**EXERCISE INSTRUCTIONS**
[A] Could you edit the foreclosure passage, starting with "OTHER RISKS AND SOLUTIONS" and going on through "lender liability questions.", so that "engineering reports" is swapped for "inspection reports"?
[B] According to the foreclosure passage, what priority do receiver certificates have?
[C] Would you extend the foreclosure passage, picking up right after its final sentence?

**GIVEN TEXT**
# # # #

Advice and Assistance
The lender's asset management group can also provide assistance and advice regarding management, leasing, and service contracts for a specific property. When appointed, the receiver will typically inform both the borrower and the lender about various courses of action. (However, under no circumstances should the lender direct the receiver to take specific actions, as the receiver is appointed by and is the agent of the court). The asset management group can provide valuable guidance and expertise regarding receiver issues and management of the property.
Timing, Taxation, and Bid Prices
In addition, the lender's internal tax or finance department should be consulted regarding the reserve impact that is projected for each property. Their input is critical for timing issues relating to the foreclosure. There may be financial reasons for booking a property in a particular quarter or, if the foreclosure is likely to occur at the end of the year, it may be beneficial to move it into the next year. The price at which to bid and book the project at the foreclosure sale should also be discussed with such departments before the sale. They can provide advice about the ramifications of many financial issues related to the bid.
For example, in states where transfer taxes are high, minimizing payment of these taxes may be an argument for bidding low. However, a bid must be ``commercially reasonable'' or it could be subsequently voided by the court in certain states. Also, if the amount bid is substantially below the value of the property (which may be determined at a later date) and the former owner files for bankruptcy, a fraudulent transfer claim may be raised by the debtor or bankruptcy trustee. (However, a recent decision by the U.S. Supreme Court, BFP v. Resolution Trust Corp., 114 S. Ct. 1757 (1994), has held that when a foreclosing lender has obtained title to the property as the result of a regularly conducted, non-collusive foreclosure sale in accordance with applicable state law, the sale cannot later be set aside as a fraudulent transfer.) A second opinion on valuation can be very valuable. As a general matter, the amount bid at foreclosure should not exceed the lesser of the carrying value of the mortgage loan or the appraised market value of the property.
OTHER RISKS AND SOLUTIONS - Other risks and possible solutions to consider arise in the context of financing issues during receivership, environmental and engineering reports, and lender liability questions.
Financing Issues During Receivership
When cash flow or capital shortfalls occur during a receivership the receiver may, in some states, issue "receiver certificates" to obtain financing to cover the shortfalls. The receiver can also use receiver certificates to cover tenant finish and leasing commission costs, and capital items such as environmental cleanup. Such receiver certificates have priority over all other liens on the property. In other states, loans may be obtained from the first mortgage lender, which is generally the best source for receiver financing, through the issuance of loan commitments and the execution of nonrecourse promissory notes by the receiver. The first mortgage lender can usually provide financing at a lower cost than can be obtained by having the receiver obtain financing from third-party sources. In return for providing the financing, the priority of such advances and their inclusion as part of the mortgage indebtedness should be confirmed by the court and deemed to automatically occur, and affirmatively insured by an endorsement to the mortgagee's policy of title insurance.

# # # #

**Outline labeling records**
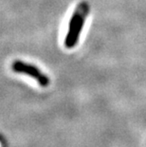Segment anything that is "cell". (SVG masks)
<instances>
[{
  "mask_svg": "<svg viewBox=\"0 0 146 147\" xmlns=\"http://www.w3.org/2000/svg\"><path fill=\"white\" fill-rule=\"evenodd\" d=\"M88 13L89 5L87 2H81L74 10L68 23L67 36L65 38V47L67 49H73L78 44L85 18L87 17Z\"/></svg>",
  "mask_w": 146,
  "mask_h": 147,
  "instance_id": "obj_1",
  "label": "cell"
},
{
  "mask_svg": "<svg viewBox=\"0 0 146 147\" xmlns=\"http://www.w3.org/2000/svg\"><path fill=\"white\" fill-rule=\"evenodd\" d=\"M11 67L14 72L28 75V76L35 79L36 82L41 86L46 87L49 84V78L46 77L41 70H39V68L32 65L24 63L22 61H15L12 64Z\"/></svg>",
  "mask_w": 146,
  "mask_h": 147,
  "instance_id": "obj_2",
  "label": "cell"
}]
</instances>
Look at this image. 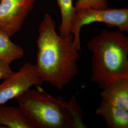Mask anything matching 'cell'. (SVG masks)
Listing matches in <instances>:
<instances>
[{
	"label": "cell",
	"mask_w": 128,
	"mask_h": 128,
	"mask_svg": "<svg viewBox=\"0 0 128 128\" xmlns=\"http://www.w3.org/2000/svg\"><path fill=\"white\" fill-rule=\"evenodd\" d=\"M0 128H35L18 107L0 105Z\"/></svg>",
	"instance_id": "cell-9"
},
{
	"label": "cell",
	"mask_w": 128,
	"mask_h": 128,
	"mask_svg": "<svg viewBox=\"0 0 128 128\" xmlns=\"http://www.w3.org/2000/svg\"><path fill=\"white\" fill-rule=\"evenodd\" d=\"M94 22L104 23L108 26L116 27L122 32H128V9L126 8L102 10L84 8L76 12L72 20L71 33L74 43L81 51L80 32L85 25Z\"/></svg>",
	"instance_id": "cell-4"
},
{
	"label": "cell",
	"mask_w": 128,
	"mask_h": 128,
	"mask_svg": "<svg viewBox=\"0 0 128 128\" xmlns=\"http://www.w3.org/2000/svg\"><path fill=\"white\" fill-rule=\"evenodd\" d=\"M102 102L128 110V78L111 82L102 89Z\"/></svg>",
	"instance_id": "cell-7"
},
{
	"label": "cell",
	"mask_w": 128,
	"mask_h": 128,
	"mask_svg": "<svg viewBox=\"0 0 128 128\" xmlns=\"http://www.w3.org/2000/svg\"><path fill=\"white\" fill-rule=\"evenodd\" d=\"M37 0H0V30L12 36L20 30Z\"/></svg>",
	"instance_id": "cell-6"
},
{
	"label": "cell",
	"mask_w": 128,
	"mask_h": 128,
	"mask_svg": "<svg viewBox=\"0 0 128 128\" xmlns=\"http://www.w3.org/2000/svg\"><path fill=\"white\" fill-rule=\"evenodd\" d=\"M14 71L10 68V64L0 60V80L8 77Z\"/></svg>",
	"instance_id": "cell-13"
},
{
	"label": "cell",
	"mask_w": 128,
	"mask_h": 128,
	"mask_svg": "<svg viewBox=\"0 0 128 128\" xmlns=\"http://www.w3.org/2000/svg\"><path fill=\"white\" fill-rule=\"evenodd\" d=\"M60 7L61 22L59 27V34L66 37L71 33L72 20L76 14L73 0H55Z\"/></svg>",
	"instance_id": "cell-11"
},
{
	"label": "cell",
	"mask_w": 128,
	"mask_h": 128,
	"mask_svg": "<svg viewBox=\"0 0 128 128\" xmlns=\"http://www.w3.org/2000/svg\"><path fill=\"white\" fill-rule=\"evenodd\" d=\"M30 88L16 98L19 107L35 128H86L75 96L66 101L40 86Z\"/></svg>",
	"instance_id": "cell-2"
},
{
	"label": "cell",
	"mask_w": 128,
	"mask_h": 128,
	"mask_svg": "<svg viewBox=\"0 0 128 128\" xmlns=\"http://www.w3.org/2000/svg\"><path fill=\"white\" fill-rule=\"evenodd\" d=\"M36 64L27 62L16 72H14L0 84V105L16 98L32 87L41 86Z\"/></svg>",
	"instance_id": "cell-5"
},
{
	"label": "cell",
	"mask_w": 128,
	"mask_h": 128,
	"mask_svg": "<svg viewBox=\"0 0 128 128\" xmlns=\"http://www.w3.org/2000/svg\"><path fill=\"white\" fill-rule=\"evenodd\" d=\"M10 36L0 30V60L10 64L24 56L23 48L12 41Z\"/></svg>",
	"instance_id": "cell-10"
},
{
	"label": "cell",
	"mask_w": 128,
	"mask_h": 128,
	"mask_svg": "<svg viewBox=\"0 0 128 128\" xmlns=\"http://www.w3.org/2000/svg\"><path fill=\"white\" fill-rule=\"evenodd\" d=\"M56 28L55 20L45 14L38 28L35 64L42 82L61 91L78 74L79 51L74 45L73 35L62 37Z\"/></svg>",
	"instance_id": "cell-1"
},
{
	"label": "cell",
	"mask_w": 128,
	"mask_h": 128,
	"mask_svg": "<svg viewBox=\"0 0 128 128\" xmlns=\"http://www.w3.org/2000/svg\"><path fill=\"white\" fill-rule=\"evenodd\" d=\"M87 47L92 54L91 81L100 89L128 78V37L124 32L103 30Z\"/></svg>",
	"instance_id": "cell-3"
},
{
	"label": "cell",
	"mask_w": 128,
	"mask_h": 128,
	"mask_svg": "<svg viewBox=\"0 0 128 128\" xmlns=\"http://www.w3.org/2000/svg\"><path fill=\"white\" fill-rule=\"evenodd\" d=\"M76 12L84 8L102 10L109 8L107 0H78L74 6Z\"/></svg>",
	"instance_id": "cell-12"
},
{
	"label": "cell",
	"mask_w": 128,
	"mask_h": 128,
	"mask_svg": "<svg viewBox=\"0 0 128 128\" xmlns=\"http://www.w3.org/2000/svg\"><path fill=\"white\" fill-rule=\"evenodd\" d=\"M96 112L104 120L107 128H128V110L101 101Z\"/></svg>",
	"instance_id": "cell-8"
}]
</instances>
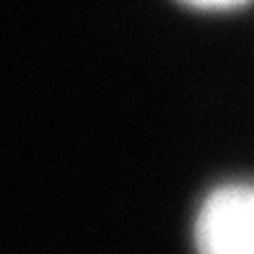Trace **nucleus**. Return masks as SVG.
<instances>
[{"instance_id":"f257e3e1","label":"nucleus","mask_w":254,"mask_h":254,"mask_svg":"<svg viewBox=\"0 0 254 254\" xmlns=\"http://www.w3.org/2000/svg\"><path fill=\"white\" fill-rule=\"evenodd\" d=\"M194 244L200 254H254V184H228L207 194Z\"/></svg>"},{"instance_id":"f03ea898","label":"nucleus","mask_w":254,"mask_h":254,"mask_svg":"<svg viewBox=\"0 0 254 254\" xmlns=\"http://www.w3.org/2000/svg\"><path fill=\"white\" fill-rule=\"evenodd\" d=\"M192 8H202V10H231L239 5H247L249 0H182Z\"/></svg>"}]
</instances>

# # # #

**ANSWERS BELOW**
[A]
OTHER RISKS AND SOLUTIONS - Other risks and possible solutions to consider arise in the context of financing issues during receivership, environmental and inspection reports, and lender liability questions.

[B] They have priority over all other liens on the property.

[C]
Environmental and Engineering Reports
Environmental cleanup and engineering costs are always a concern in a foreclosure action. At a minimum, a ``Phase I'' environmental inspection report from a qualified environmental consultant or engineer should be obtained by the lender before any trustee or sheriff's sale on the property. In some states, such as California, structural engineering reviews should also be obtained if they were not already conducted. Should the Phase I environmental report recommend further testing or remedial action, obtain a ``Phase II'' report before the foreclosure sale so any risks, and the estimated cost of dealing with those risks, are known and quantified in advance. If the lender does not want to own the property or even be in the chain of title for environmental or other reasons, it may cancel the foreclosure sale, decide not to bid at the sale, or have the receiver handle the liquidation of the property through a court order. This would avoid the lender being responsible for the cost of cleanup in the instance of environmental contamination.
Lender Liability
During the course of a foreclosure, the lender must always anticipate that additional litigation may occur, such as bankruptcy or lender liability. Therefore, sensitive information should always be funneled through in-house or outside counsel. Appraisals, environmental audits, engineering reports, and other information pertaining to the property should be ordered through counsel to shield them (in most instances) from discovery. In all written information, be straightforward and businesslike, avoiding inferences, opinion, sarcasm, or frivolous statements. Remember that anything put in writing could someday be shown in a court of law, with the lender's representative on the witness stand. Thinking it through in advance will avoid a very embarrassing and potentially costly moment at a later date.
MODIFICATION STRUCTURES - In some circumstances, a modification structure may be a workable alternative to a traditional foreclosure.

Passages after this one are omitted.